I mean n=1 but I starred, pulled, messed with using and extending it for a week, then dumped it and went back to my DIYclaw because it seems to spend fewer tokens and get more consistent results.
None of these projects are very good, but infra providers are happy to sell shovels to the hype rush.
Your DIYclaw experience tracks. Leaner setups beat bloated ones for people willing to wire things up themselves. Been building atmita.com as a cloud-hosted version for the crowd that won't do that at all: scheduled automations with bounded context and managed OAuth, so runs don't spiral into token churn. Honest tradeoff is less flexibility than a tuned DIY harness.
Yes I believe we're quickly approaching crypto territory, where distributed ledgers certainly have their valuable use cases, but the overwhelming _mindshare_ is active scamming and/or monkey jpegs.
There needs to be a concerted focus on real value for end users and less "yeah the terminator will take your job and raise your kids in your absence"
I'm curious about the sorts of users who care about style but will either one-shot with default style, not providing samples or direction, or who even choose models on that style rather than, you know, substance.
This is why I greatly prefer podcasts where the hosts read the ads. If you're going to take ad money, you better be willing to sell it with your own voice. All else is a descent into scam ad hell.
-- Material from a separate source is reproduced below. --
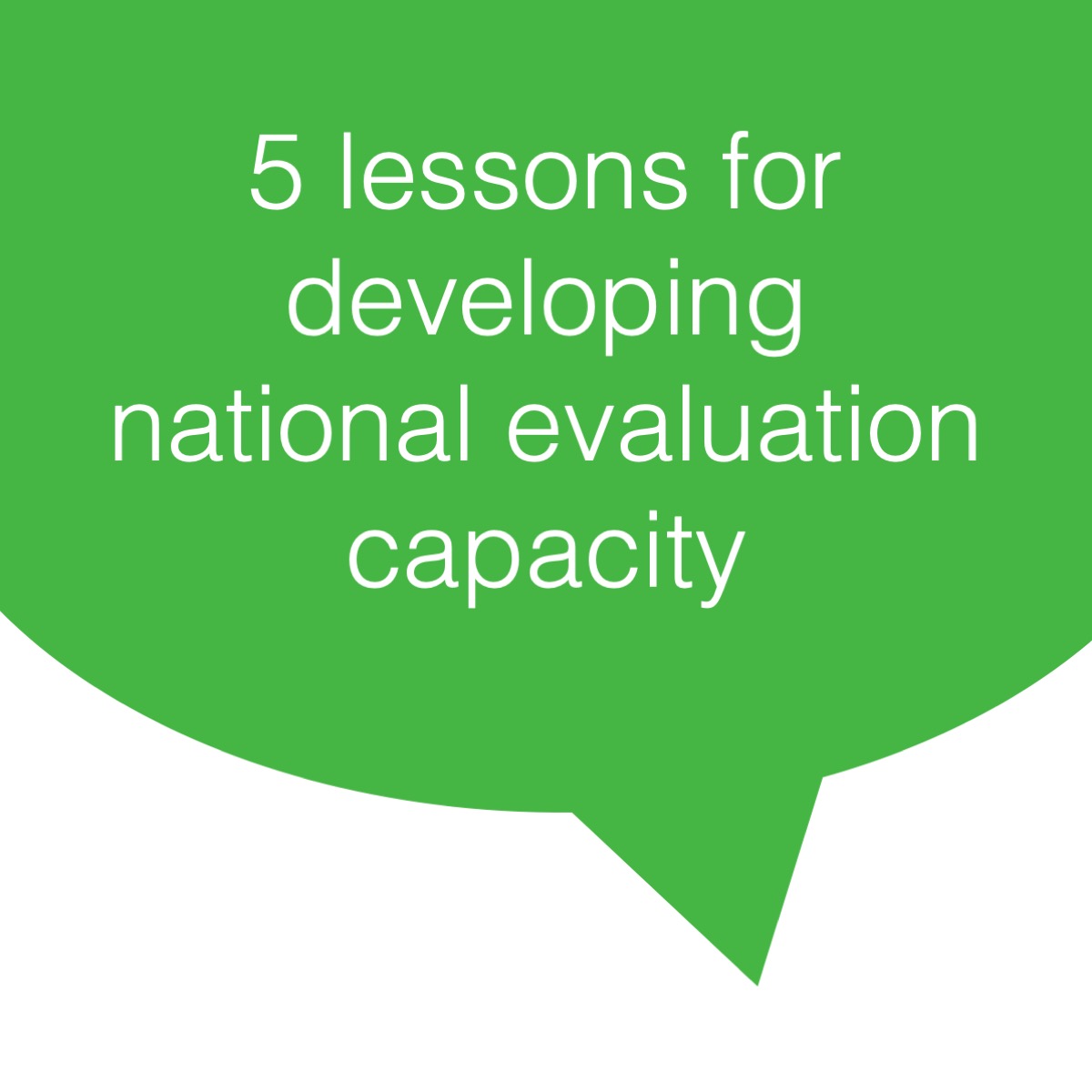 5 lessons for developing national evaluation capacity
Everybody does that and has for the past 10 years. People sell the scammiest stuff then completely dissociate and say "sorry guys I didn't know that was a scam haha. I won't do it again. This program brought to you by Honey. I use it and it's great." Their viewers always forgive them.
Others are welcome to look past it. I've unsubbed from a lot of shite on clear signals that they'll say anything and stand for nothing. Ad reads are an incredibly easy, bright line for it if you're someone who gaf.
Can you name a YouTube channel that experienced a drop in viewership, subscribers, any metric whatsoever, after a sponsorship read turned out to be a scam?
In the 1990's and for us GenX'ers, selling out was the worst thing you could do; to take the man's money instead of keeping your integrity. Calling people and bands 'sell outs' (sometimes without justification!) was to insult them.
Now with the rise of 'influencers' selling out is the norm, and people are praised for doing so.
This is a massive shift in the cultural landscape and is perhaps something many born after ~2000 are unaware of.
None of these projects are very good, but infra providers are happy to sell shovels to the hype rush.